The logs for error are as follows:
Traceback (most recent call last):
File "/opt/homebrew/anaconda3/envs/feast/bin/feast", line 8, in <module>
sys.exit(cli())
File "/opt/homebrew/anaconda3/envs/feast/lib/python3.8/site-packages/click/core.py", line 1128, in __call__
return self.main(*args, **kwargs)
File "/opt/homebrew/anaconda3/envs/feast/lib/python3.8/site-packages/click/core.py", line 1053, in main
rv = self.invoke(ctx)
File "/opt/homebrew/anaconda3/envs/feast/lib/python3.8/site-packages/click/core.py", line 1659, in invoke
return _process_result(sub_ctx.command.invoke(sub_ctx))
File "/opt/homebrew/anaconda3/envs/feast/lib/python3.8/site-packages/click/core.py", line 1395, in invoke
return ctx.invoke(self.callback, **ctx.params)
File "/opt/homebrew/anaconda3/envs/feast/lib/python3.8/site-packages/click/core.py", line 754, in invoke
return __callback(*args, **kwargs)
File "/opt/homebrew/anaconda3/envs/feast/lib/python3.8/site-packages/click/decorators.py", line 26, in new_func
return f(get_current_context(), *args, **kwargs)
File "/opt/homebrew/anaconda3/envs/feast/lib/python3.8/site-packages/feast/cli.py", line 519, in apply_total_command
apply_total(repo_config, repo, skip_source_validation)
File "/opt/homebrew/anaconda3/envs/feast/lib/python3.8/site-packages/feast/usage.py", line 283, in wrapper
return func(*args, **kwargs)
File "/opt/homebrew/anaconda3/envs/feast/lib/python3.8/site-packages/feast/repo_operations.py", line 335, in apply_total
apply_total_with_repo_instance(
File "/opt/homebrew/anaconda3/envs/feast/lib/python3.8/site-packages/feast/repo_operations.py", line 296, in apply_total_with_repo_instance
registry_diff, infra_diff, new_infra = store.plan(repo)
File "/opt/homebrew/anaconda3/envs/feast/lib/python3.8/site-packages/feast/usage.py", line 283, in wrapper
return func(*args, **kwargs)
File "/opt/homebrew/anaconda3/envs/feast/lib/python3.8/site-packages/feast/feature_store.py", line 724, in plan
self._make_inferences(
File "/opt/homebrew/anaconda3/envs/feast/lib/python3.8/site-packages/feast/feature_store.py", line 602, in _make_inferences
update_feature_views_with_inferred_features_and_entities(
File "/opt/homebrew/anaconda3/envs/feast/lib/python3.8/site-packages/feast/inference.py", line 168, in update_feature_views_with_inferred_features_and_entities
_infer_features_and_entities(
File "/opt/homebrew/anaconda3/envs/feast/lib/python3.8/site-packages/feast/inference.py", line 206, in _infer_features_and_entities
table_column_names_and_types = fv.batch_source.get_table_column_names_and_types(
File "/opt/homebrew/anaconda3/envs/feast/lib/python3.8/site-packages/feast_spark/spark_source.py", line 161, in get_table_column_names_and_types
df = spark_session.sql(f"SELECT * FROM {self.get_table_query_string()}")

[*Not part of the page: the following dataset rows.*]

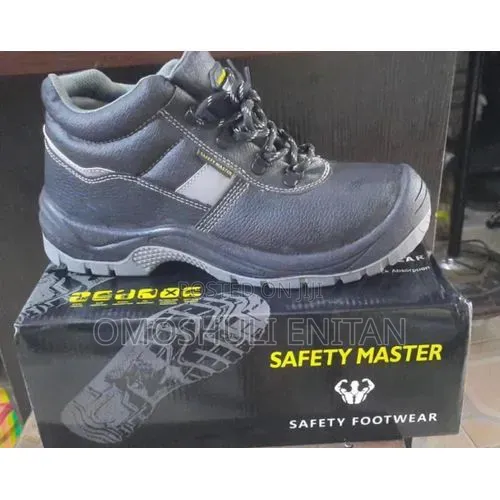 Safety Master Steel Toe Boots - 1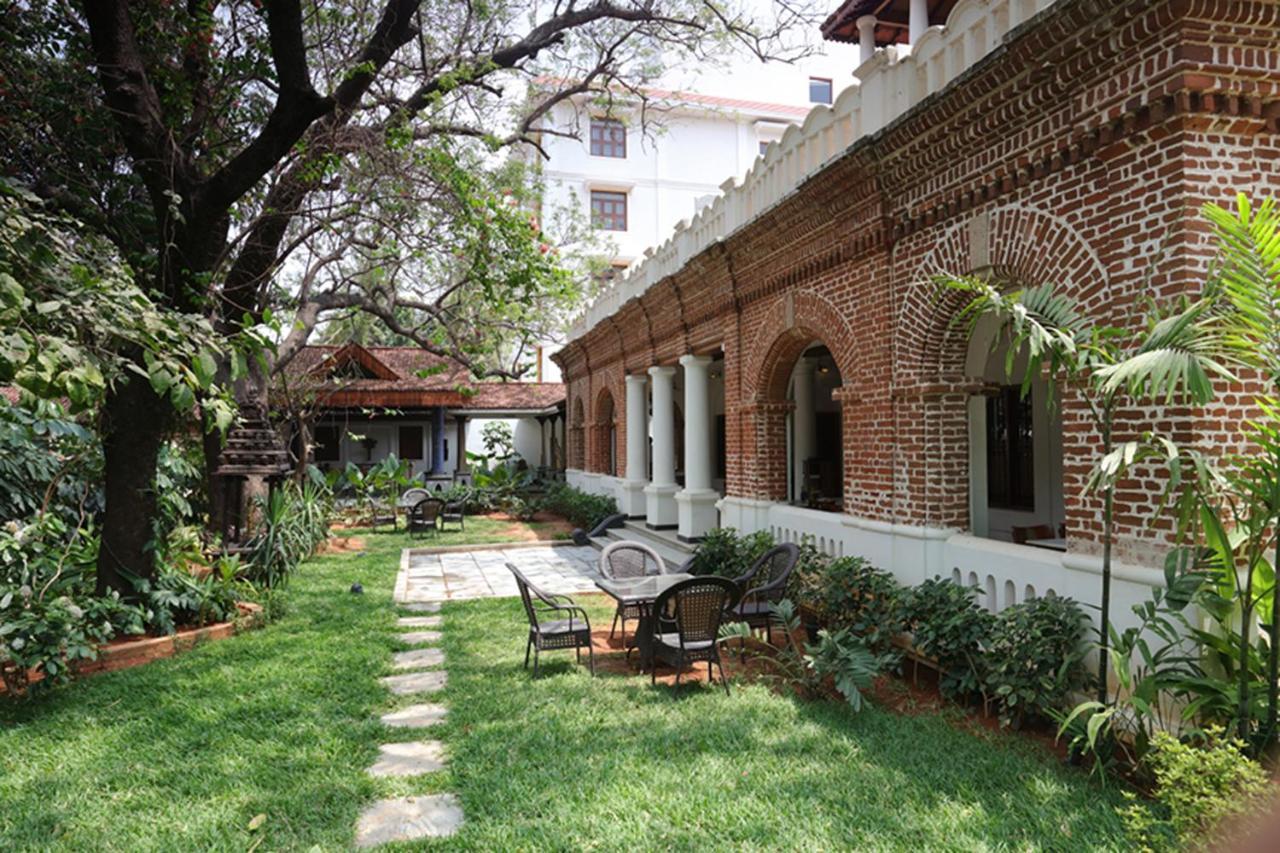 Svatma - A Luxury Heritage Resort Thanjavur Buitenkant foto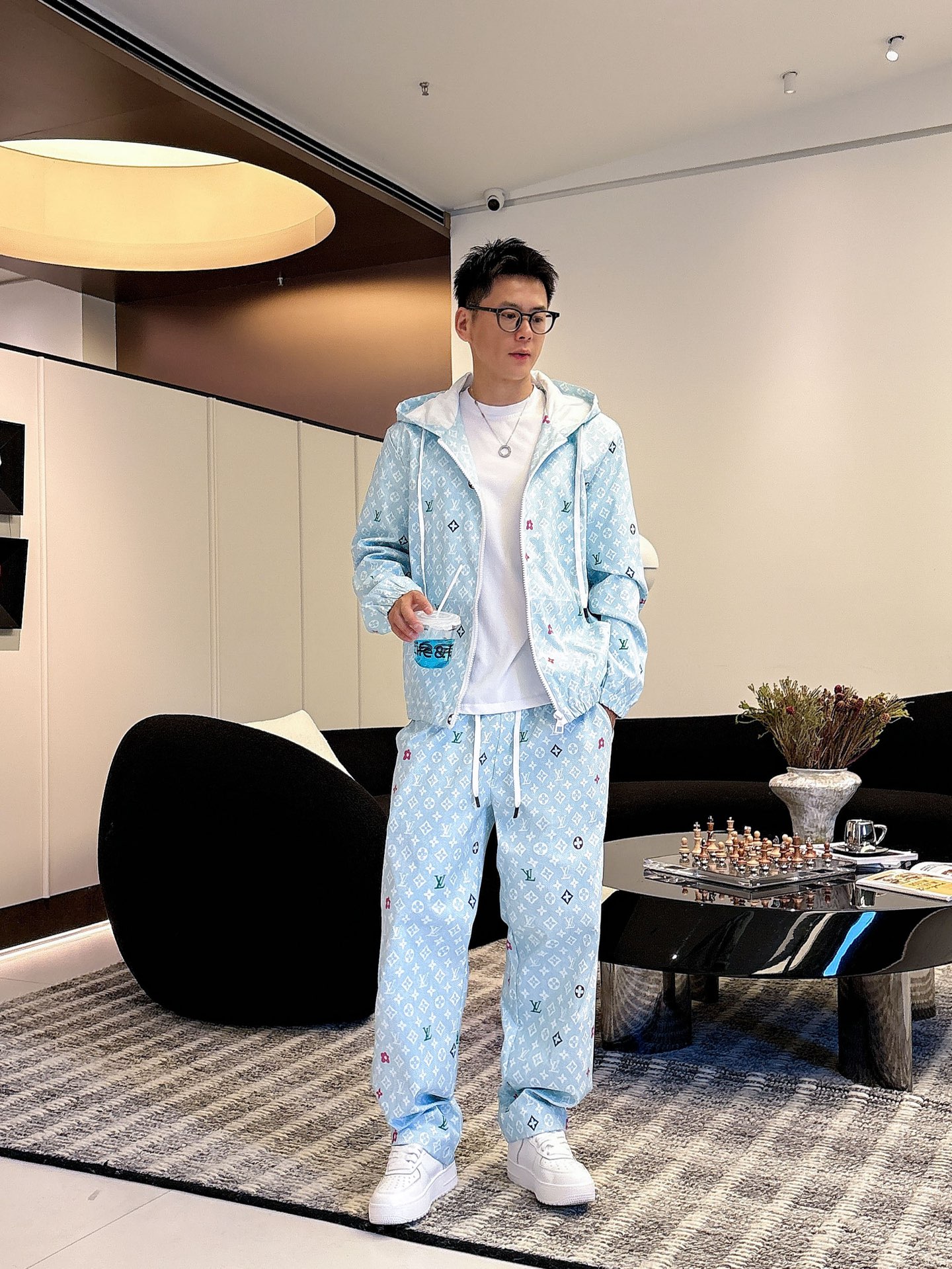 Louis Vuitton Basic Clothing Hooded M-l-xl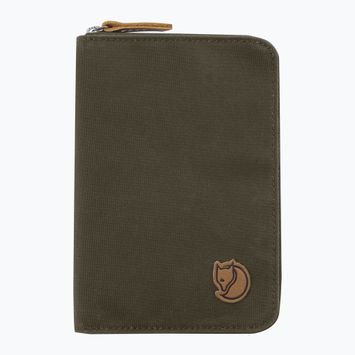 Fjällräven Passport Wallet dark olive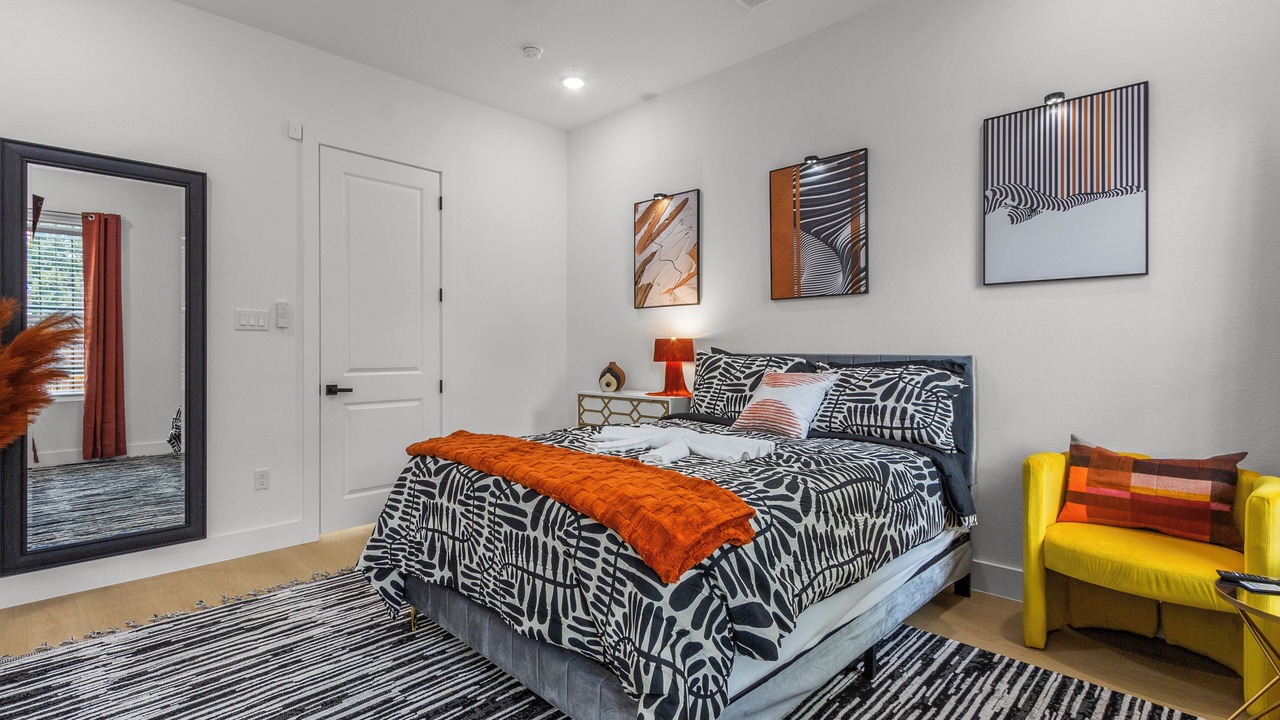 Photo of Bedroom in Southeast Houston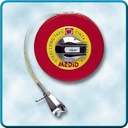 Fita métrica metal+pel, 15 metros I Classe II I MEDID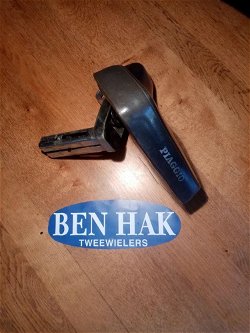 Zadel Vespa Si zgan Origineel gebruikt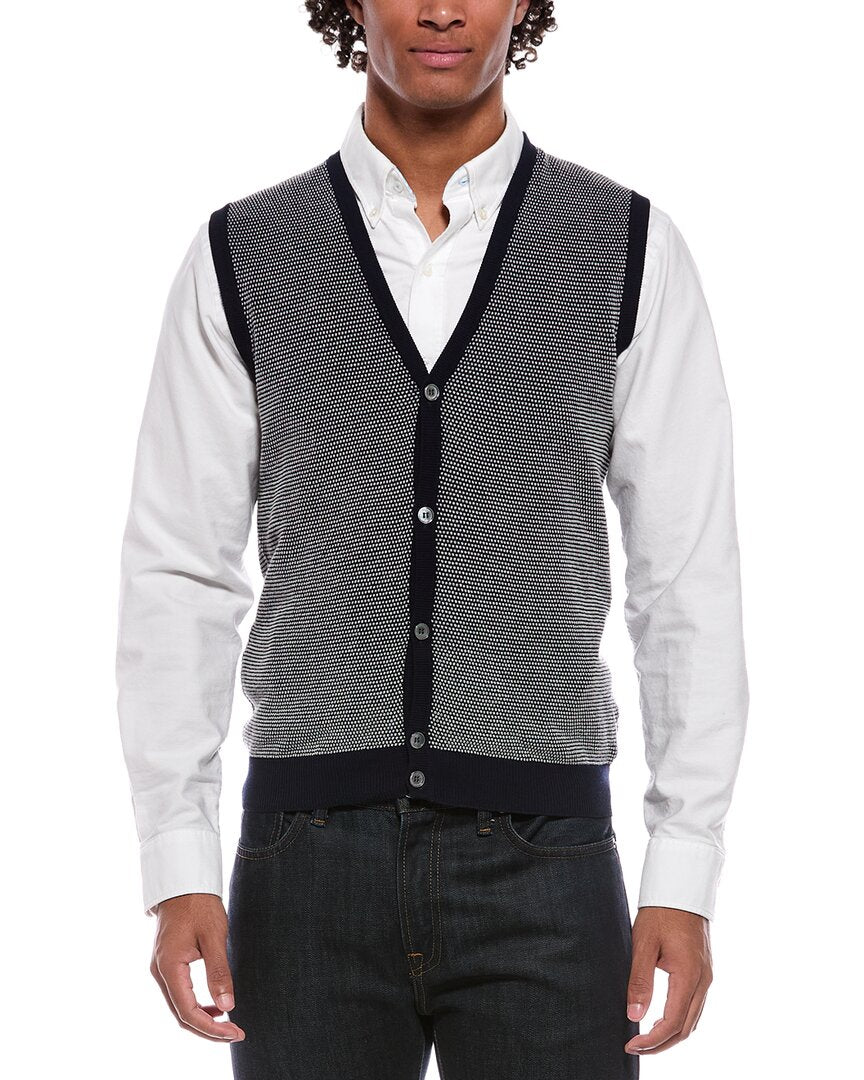 SLOWEAR Slowear Incotex Cardigan Vest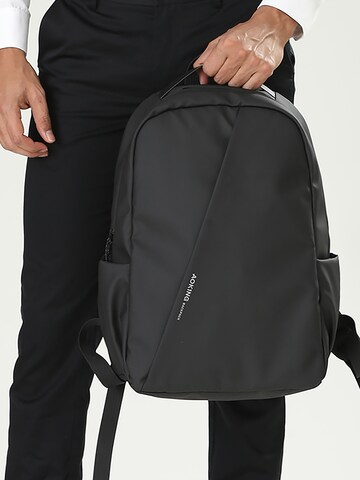 Sac à dos Aoking en noir : devant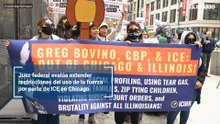 Juez federal evalúa extender restricciones del uso de la fuerza por parte de ICE en Chicago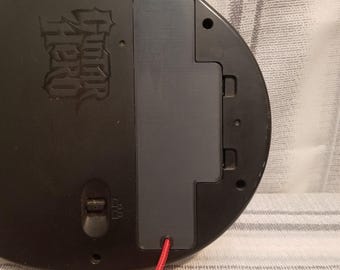 Wiimote Back Cover (Battery Door) For Wii Les Paul Guitar Hero - 3D Printed Part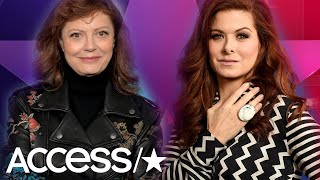 Debra Messing Tells Susan Sarandon To STFU amp Calls Her SelfRighteous [upl. by Nani581]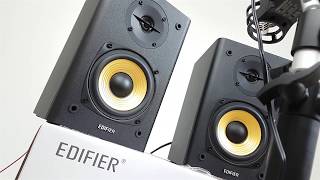 Edifier R1000T4 music recorded by Zoom H1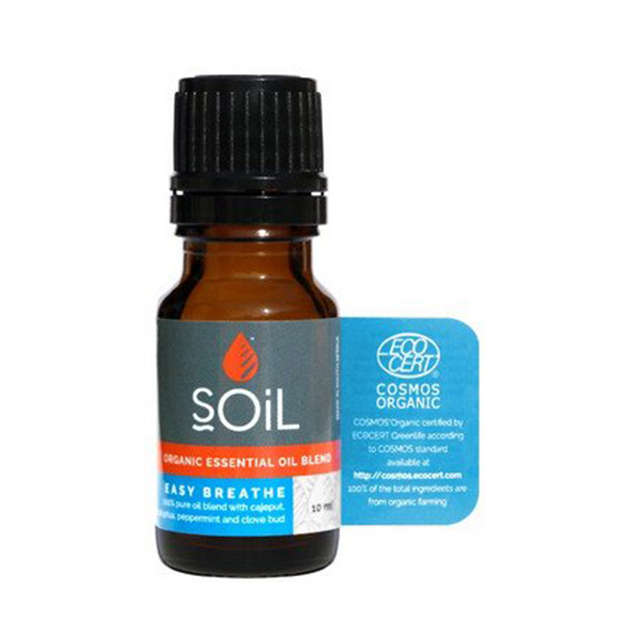 Organic Easy Breathe Oil 10ml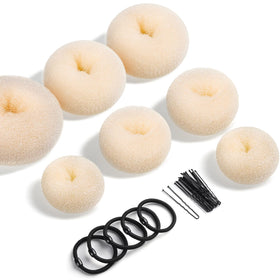 Teenitor front packaging showing full bun maker kit and contents for convenience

File "/opt/homebrew/anaconda3/envs/feast/lib/python3.8/site-packages/pyspark/sql/session.py", line 1440, in sql
return DataFrame(self._jsparkSession.sql(sqlQuery, litArgs), self)
File "/opt/homebrew/anaconda3/envs/feast/lib/python3.8/site-packages/py4j/java_gateway.py", line 1322, in __call__
return_value = get_return_value(
File "/opt/homebrew/anaconda3/envs/feast/lib/python3.8/site-packages/pyspark/errors/exceptions/captured.py", line 175, in deco
raise converted from None
pyspark.errors.exceptions.captured.AnalysisException: [TABLE_OR_VIEW_NOT_FOUND] The table or view `XXXXXX` cannot be found. Verify the spelling and correctness of the schema and catalog.
If you did not qualify the name with a schema, verify the current_schema() output, or qualify the name with the correct schema and catalog.
To tolerate the error on drop use DROP VIEW IF EXISTS or DROP TABLE IF EXISTS.; line 18 pos 9;
Steps to reproduce
Can only reproduce in our internal environment where there are permission controls.
Specifications
- Version: 0.31.1
- Platform: Linux
- Subsystem: Ubuntu
Possible Solution
Need to re-investigate the logics/implementation of skipping source validation.